Cast: Natalie Portman, Mila Kunis, Vincent Cassel, Barbara Hershey, Winona Ryder; Director: Darren Aronofsky;
Though weakness, fragility and ugliness are frowned upon, these are the elixir of life. For there could be no conception of strength or beauty without it. And it is the conception of these opposites — black and white, beauty and ugliness, good and evil, woman and her doppelganger that auteur Darren Aronofsky explores in ‘Black Swan’, beginning with the two words of the film’s name that stand for opposites.
Nina (Nataile Portman), a ballerina, is desperate for the part of the swan queen in the ballet Swan Lake. The director, though impressed with her discipline, does not think she has it in her to play the swan queen’s evil twin, black swan. And she indeed gets too easily intimidated by everyone. However, gradually she observes changes in herself.
After a rash incident makes her director choose her, her dark side takes over gradually and through schizophrenic hallucinations, she not only plays the black swan, but becomes it in her mind and achieves perfection.
While casting Nina, the director tells Nina: ‘What is the use of all that discipline. Let go. Transcend. Surprise yourself’. That is what Aronofsky, an extremely disciplined filmmaker, seems to be telling himself.
After he hangs Mickey Rourke mid-air in the last shot of his last film ‘The Wrestler’, here he lets his ballerina take her leap of faith and follows his camera to her fall to ecstasy. Taking a leap with Rourke in the last film and Portman in this, Aronofsky does reach his own perfection.
Aronofsky’s skills are evident in the way he tells the story; a good part of it through mere reflection. Nina sees her dark reflection on the glass of a suburban train. Later, when she sees Beth, who she has replaced, for the first time after her accident, she sees her as a reflection on a glass pane of a door. Both these reflection foreshadow her future.
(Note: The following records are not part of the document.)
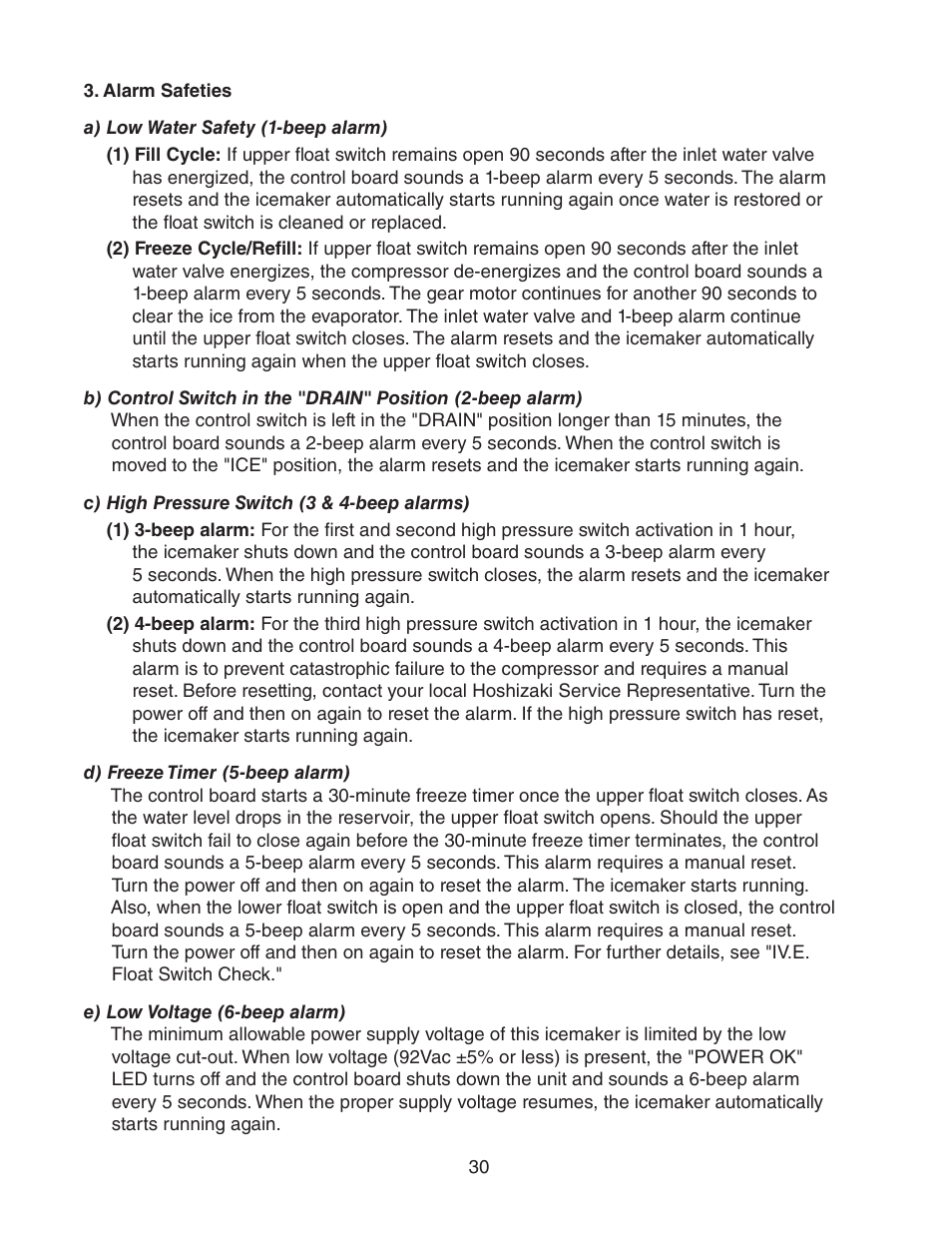 Alarm safeties, A) low water safety (1-beep alarm), C) high pressure switch (3 & 4-beep alarms) | D) freeze timer (5-beep alarm), E) low voltage (6-beep alarm) | Hoshizaki FD-1001MWH(-C)  EN User Manual | Page 30 / 103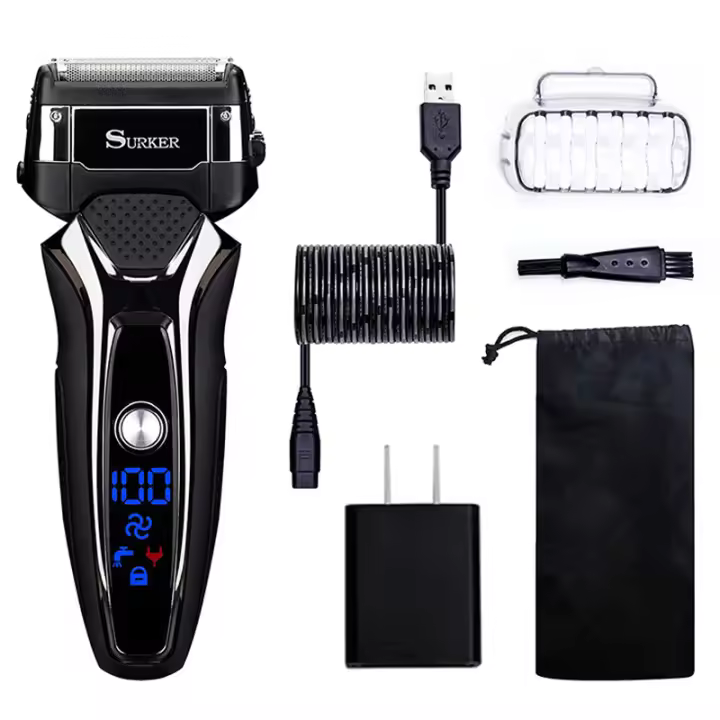 Afeitadora Eléctrica Recargable Para Hombres Sistema De 3 Hojas Afeitado Seco Y Húmedo Cepillo De Barba Y Bigote Carga Rápida Indicación De Carga - 1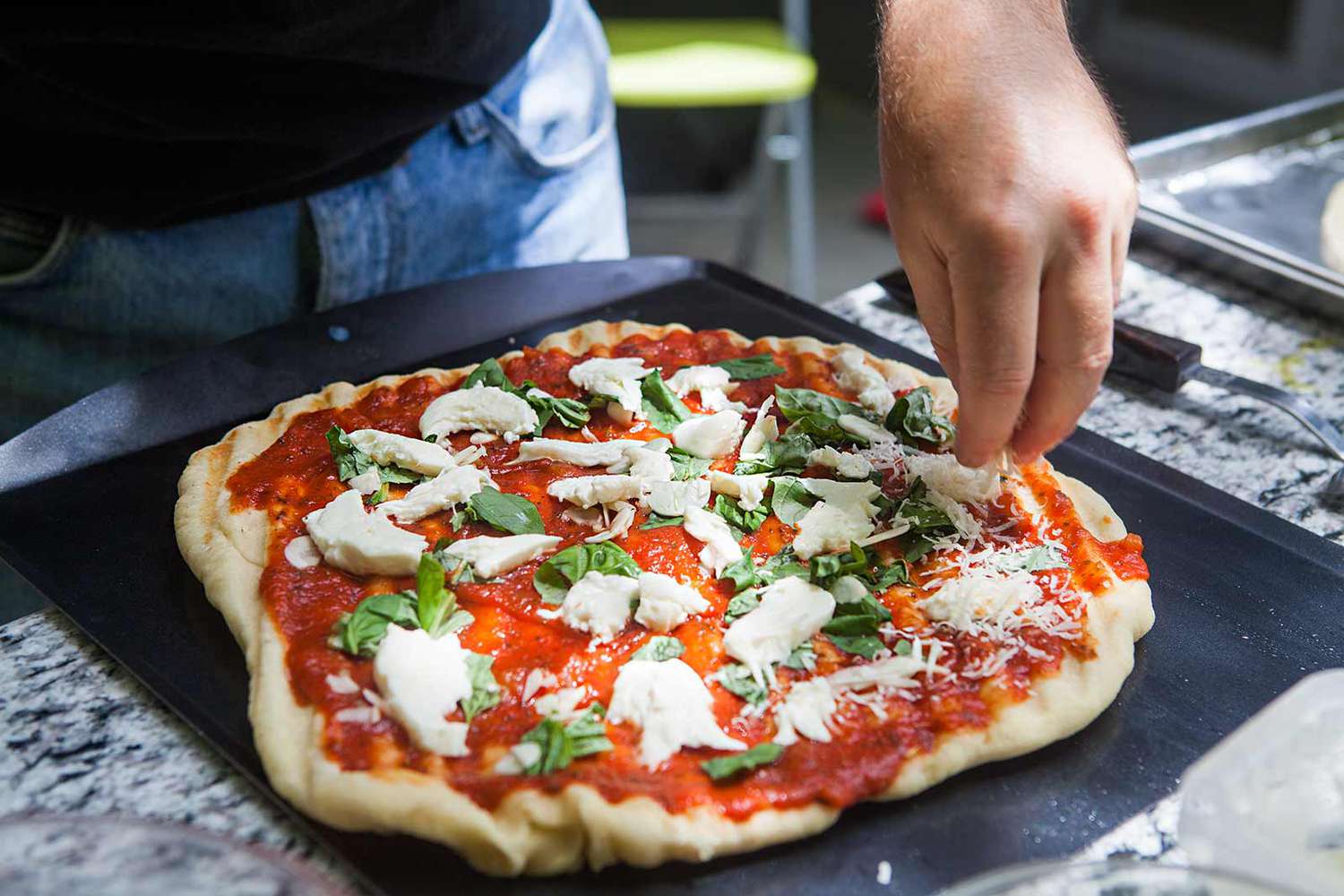 Cooking pizza on propane grill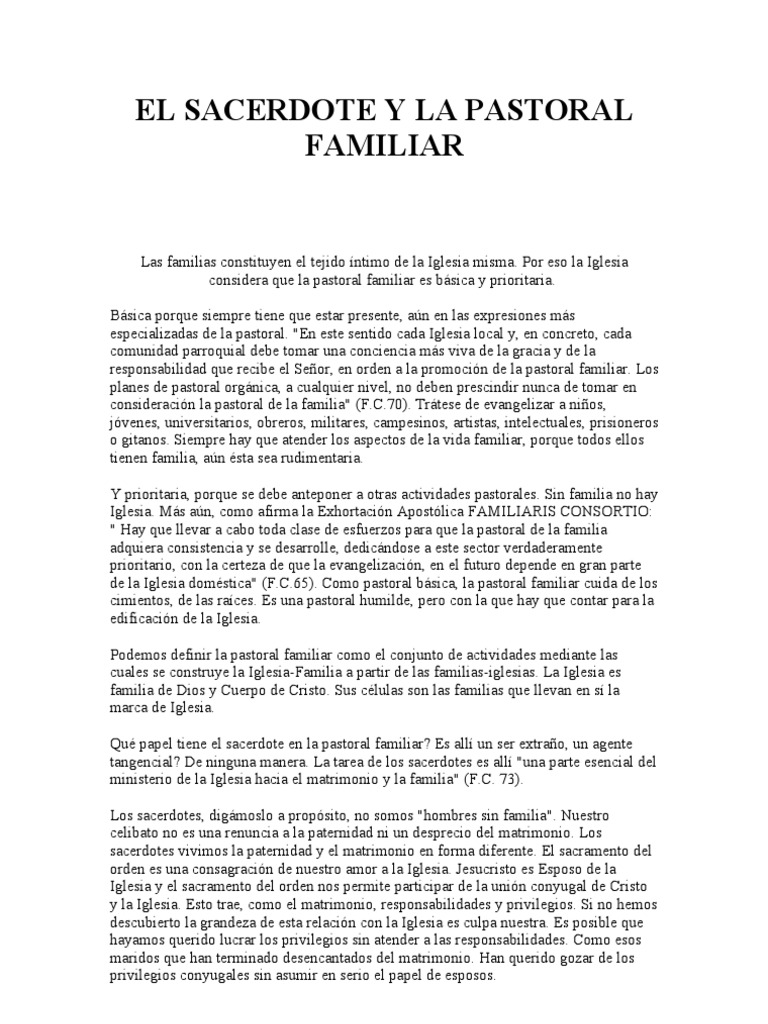 El Sacerdote en la Pastoral Familiar | PDF | Sacerdote | Iglesia Católica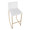 Mara Contemporary Barstool in Gold Steel and White Faux Leather- Set of 2 — lifestyle photo 1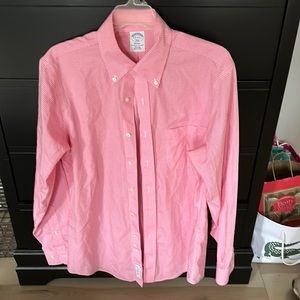 Men’s dress shirt. Pink and white check Brooks Brothers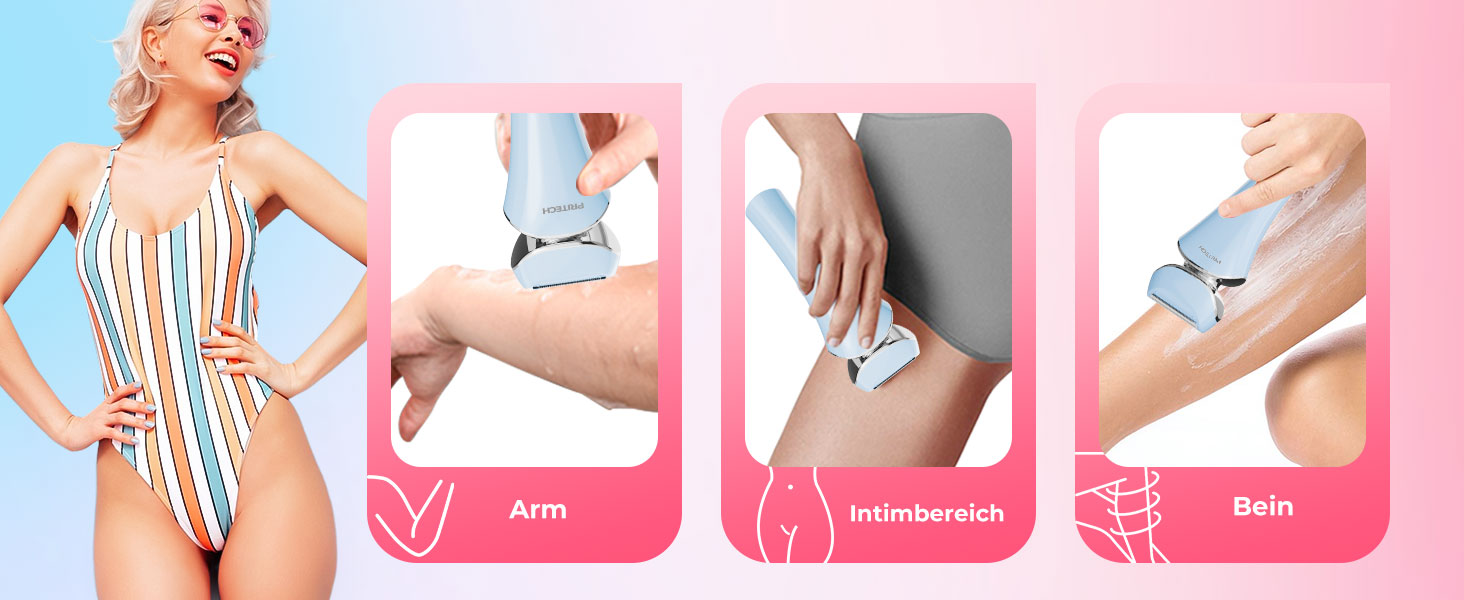 Електричний жіночий триммер для тіла: безболісне гоління ніг, бікіні та під пахвами. Бездротовий, перезаряджається, для мокрого та сухого використання. Колір: блакитний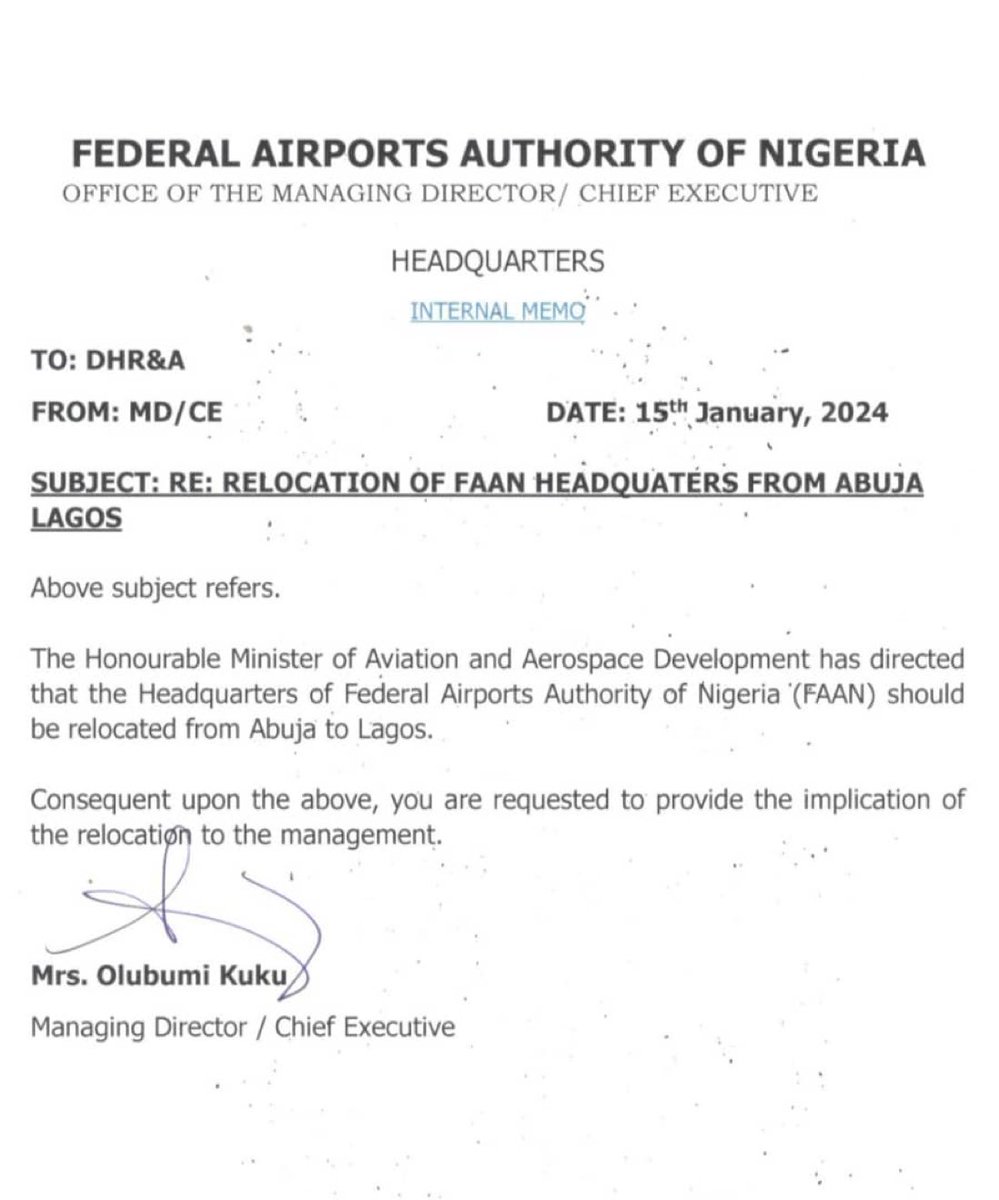 emmaikumeh's tweet photo. FG relocates FAAN headquarters from Abuja to Lagos. Tinubu is moving everything to Lagos https://t.co/eJEfMlMmz6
Unlike ‘The Fountain’, where he traverses the universe, here he confines himself to the immediate space of his ballerina. As her split personality and schizophrenic hallucinations become more pronounced, the camera composes her tightly as the spaces keep getting more and more constricted, till the end where she flies away.
It is the nature of things that opposite enhances. White looks whiter near black, beauty shines more in the presence of ugliness, strength soars in front of weakness. And that is the intention of ‘Black Swan’, to enhance white, beauty and strength, by highlighting the opposite, but showing the protagonist reach these using the opposite.
Natalie Portman, who won an Oscar for this role, drowns herself in this dark tale of an obsessed ballerina. She’s fragile and evil in equal and delicate measure, a quality without which the film would not have worked. And with over a century-old composer in Tchaikovsky, whose compositions embody opposites, the film does manage to achieve its own cinematic perfection.